### DOCUMENT SEGMENT
══════════════════════════════

It does appear we are on the verge of something good happening

Robert Farley, executive director of the Princeton-Mercer County Chamber of Commerce, is frequently quoted as saying that the region is “right on the edge of something really good happening.” I tend to agree with him. Just look around at some of the positive things that are already happening.

A new strip mall is being constructed in Princeton that will house a Sweet Frog yogurt chain and three other businesses. Dunkin Donuts is still coming to Princeton, and Chick Fil A is looking for a new stand-alone site near Exit 9 in Princeton. Triple A, also known as the Bluefield Automobile Club, is moving across the state line to fill one of the few remaining vacancies in the Ridge View Shopping Plaza in Bluefield, Va. And McDonald’s at the adjoining College Avenue Shopping Plaza is going to be demolished and rebuilt in 90 days with a newer facility.

══════════════════════════════

### AIM 1
Answer these questions from the column on local business growth:
(a) What position does Robert Farley hold?
(b) By what other name is Triple A known?
(c) In how many days is the McDonald's at the College Avenue Shopping Plaza to be demolished and rebuilt?
### AIM 2
Retype the stretch of the column on local business growth from "Robert Farley, executive" through "a newer facility.".

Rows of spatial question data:

══════════════════════════════

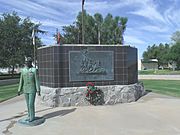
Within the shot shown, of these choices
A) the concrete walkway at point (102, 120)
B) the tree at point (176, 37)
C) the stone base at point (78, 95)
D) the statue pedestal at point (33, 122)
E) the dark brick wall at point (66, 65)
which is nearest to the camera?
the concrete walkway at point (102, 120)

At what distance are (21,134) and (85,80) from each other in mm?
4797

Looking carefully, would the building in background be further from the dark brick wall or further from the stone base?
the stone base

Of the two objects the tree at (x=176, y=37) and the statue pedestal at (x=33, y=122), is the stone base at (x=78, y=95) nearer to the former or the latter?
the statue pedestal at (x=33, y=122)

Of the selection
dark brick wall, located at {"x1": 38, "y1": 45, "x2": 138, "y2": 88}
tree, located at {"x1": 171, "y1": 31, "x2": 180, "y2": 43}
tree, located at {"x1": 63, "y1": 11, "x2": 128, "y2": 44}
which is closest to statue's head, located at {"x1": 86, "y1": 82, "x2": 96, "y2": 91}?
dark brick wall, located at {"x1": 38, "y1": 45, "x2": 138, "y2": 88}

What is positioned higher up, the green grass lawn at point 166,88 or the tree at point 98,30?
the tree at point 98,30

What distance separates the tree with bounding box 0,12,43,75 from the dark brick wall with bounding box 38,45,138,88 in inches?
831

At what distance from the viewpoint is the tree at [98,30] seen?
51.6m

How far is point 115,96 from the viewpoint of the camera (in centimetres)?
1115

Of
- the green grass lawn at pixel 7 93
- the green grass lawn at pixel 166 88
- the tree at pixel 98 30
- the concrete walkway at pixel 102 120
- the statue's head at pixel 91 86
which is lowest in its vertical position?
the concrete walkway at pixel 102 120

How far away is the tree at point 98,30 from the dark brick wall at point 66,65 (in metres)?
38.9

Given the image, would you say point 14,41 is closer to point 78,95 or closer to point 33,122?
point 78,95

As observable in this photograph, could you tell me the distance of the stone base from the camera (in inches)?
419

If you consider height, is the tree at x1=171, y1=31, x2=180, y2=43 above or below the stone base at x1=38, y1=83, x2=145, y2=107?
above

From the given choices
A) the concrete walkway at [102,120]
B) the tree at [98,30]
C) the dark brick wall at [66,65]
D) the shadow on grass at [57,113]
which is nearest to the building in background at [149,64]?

══════════════════════════════

### RESPONSE 1
(a) Executive director of the Princeton-Mercer County Chamber of Commerce
(b) The Bluefield Automobile Club
(c) 90 days

### RESPONSE 2
Robert Farley, executive director of the Princeton-Mercer County Chamber of Commerce, is frequently quoted as saying that the region is “right on the edge of something really good happening.” I tend to agree with him. Just look around at some of the positive things that are already happening.

A new strip mall is being constructed in Princeton that will house a Sweet Frog yogurt chain and three other businesses. Dunkin Donuts is still coming to Princeton, and Chick Fil A is looking for a new stand-alone site near Exit 9 in Princeton. Triple A, also known as the Bluefield Automobile Club, is moving across the state line to fill one of the few remaining vacancies in the Ridge View Shopping Plaza in Bluefield, Va. And McDonald’s at the adjoining College Avenue Shopping Plaza is going to be demolished and rebuilt in 90 days with a newer facility.